Weighing in
January 17th, 2008
Being that it’s the month of January, the official “Cease-All- Eating-Now-That-You’ve-Packed-On-A-Few-Winter-Pounds Month,” I have viewed approximately 3.2 million ads about weight loss, diet, fitness, and other general health messages. And then in the checkout line at the grocery store, I have to read that poor Jennifer Love Hewitt, that little sweetie from Party of Five, is spotted in a bikini by the paparazzi in Hawaii and is now considered chunky because you can’t see her ribs. The girl’s on vacation!!! Let her drink high-calorie Mai Tai’s and eat French toast for the love of Pete! (or for the love of Bailey if you were a Party of Five fan).

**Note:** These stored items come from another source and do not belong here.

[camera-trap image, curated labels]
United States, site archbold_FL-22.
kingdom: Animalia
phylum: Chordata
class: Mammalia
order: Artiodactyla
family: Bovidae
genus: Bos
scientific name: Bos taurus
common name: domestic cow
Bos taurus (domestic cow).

And then I see a commercial for Jenny Craig the other day with Valerie Bertinelli. In it, she looks great and she says something to the effect of “Well, I don’t look like I did back then”…and she flashes a photo of herself in tiny little jeans during her One Day at a Time days (Schneider, I so wish you and your handiness lived in my neighborhood by the way) and claims, “But I feel great now!” And cut to her today, having lost almost 40 pounds, with a more mature, yet fabulous shape. You go girl. And by the way Val, you were 18 back then! You shouldn’t look like that anymore!!!
Back in the 80’s, when I was about 10, I distinctly remember a commercial for Tab diet cola. I was totally and completely envious of that leggy blonde who was riding her 10-speed bike down a beachside road, wearing short-shorts and beaming ear to ear as men on passing bikes waved with giddy excitement as she whizzed past, taking swigs of Tab. I was so envious of her in fact, that one afternoon, I put on the shortest shorts I could find and headed for the fridge for one of my mom’s diet sodas (but she was out so I had to improvise with a plastic yellow cup filled with ginger ale). Then I took my dirty sneakers and my pale, stumpy little 10-year-old legs outside, got on my blue Schwinn and started to pedal down Magnolia Street. I held onto the handlebar with my left hand while my right hand firmly grasped the cup. I wanted to sit upright, so I could flip my hair around like the Tab girl. But instead, I had to bend down and steer the right side with my elbow as ginger ale splashed all over my arm every time I hit a bump in the sidewalk.
Tha-thump. Splash. Tha-thump. Splash. I think I abandoned my Tab girl reenactment after about two blocks.
No stranger to the magnetic force of the bathroom scale, I’ve spent many, many a year bemoaning the fact that I’ll just never weigh as little as those dang Miss America contestants. I’ve also faced the truth that nature has bestowed upon me legs that are more short speed skater than lifeguard. But that’s cool with me. Having watched my pregnant body not once, but twice, balloon to roughly the size of a Volkswagen Beetle, the fact that I can fit into my pre-baby jeans is just short of miraculous. Even if it did take a loooong time and some serious kickboxing.
I think about that commercial from time to time though and hope that my daughter cares more about Gatorade than diet soda when the time comes. And if she comes up to me one afternoon and says “Mom, do we have any diet soda?”
I’ll say “No sweetie, Mommy gave that up a long time ago. Wanna go ride our dirt bikes out back?”